We packed this USB charger with flaslight for our trip. It works to charge phones, tablets and other USB devices and also has a decent little flashlight. This was super handy for taking pictures at night as it was compact and provided enough light for us.
We were mostly exploring from our car, but we still took a small camera bag that would fit our camera, lenses, snacks and a few other things. If you plan on hiking, take a bigger pack with you. Some of the sights require you to park a little ways away from the view so make sure you bring things like water bottles, gloves, toques, scarves, phone etc.
It may seem like a weird thing for us to recommend, but Iceland is windy. The wind will dry your skin very quickly. Lotion & lip balm will make you a little more comfortable. Also, make sure you bring sunscreen. Always wear sunscreen.
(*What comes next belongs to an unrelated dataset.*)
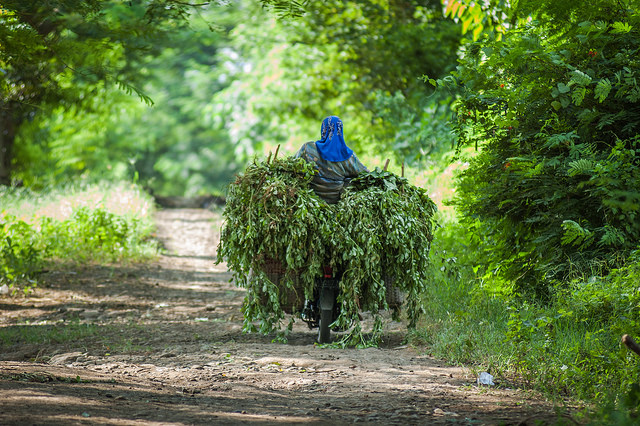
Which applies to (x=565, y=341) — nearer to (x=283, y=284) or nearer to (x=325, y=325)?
(x=325, y=325)

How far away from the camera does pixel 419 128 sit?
14672 millimetres

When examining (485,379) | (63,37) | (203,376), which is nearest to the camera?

This one might seem a bit weird for some people as well, but hear us out. As you’ve probably heard already, everything in Iceland is expensive. Additionally in the winter months, not as many roadside cafes are open. If you bring your own camp stove you can set up anywhere you want, boil some water and make coffee, tea or hot chocolate. Camp stove fuel is easy enough to find in Iceland – just check the gas stations. When we were deciding what to pack for Iceland we decided on getting some Alpineaire pre-made meals. All we needed to do was add hot water to these meals and they were ready to eat. They were delicious, nutritious and a cheap way to feed ourselves while travelling. We use: MSR Windpro II Stove GSI Crossover Kitchen Kit MSR Quick 2 System Cookset
You know those blankets airlines sometimes give you on long flights? Keep one of those and bring it with you. You never know when you’ll want a picnic or want to snuggle outside and just enjoy the views.
Iceland uses the Europlug/Schuko-Plug (CEE types) for their power. They also use 220v electricity. Bring the appropriate plug adapters and check your devices for compatibility with 220v electricity. All of our gadgets were fine with 220v, we just needed a plug adapter to fit the holes. Some devices may not be suitable for 220v, so make sure you pick up an inverter to avoid blowing fuses. We would also suggest portable power. We took this large power bank with with us. It could charge our iPad, phones and our laptop.
Bags – for wet swimwear & garbage while driving Dryer sheets. We learned about this trick when we hiked the West Coast Trail. Keep these in your bags & shoes to keep them smelling fresh! Snacks are easy to bring from home. As mentioned earlier, Iceland is expensive. Bring your own snacks if you plan on driving a lot. East & north of Hofn there is very little development. You may want to explore but you don’t want to be out and about on an empty stomach. We brought Cliff Bars as our main snack. We also stopped in Keflavik at a grocery store and picked up fruits & veggies, bread, meat and cheese.
We hope this helps you when you are deciding what to pack for Iceland. Being prepared will help make your trip much more enjoyable!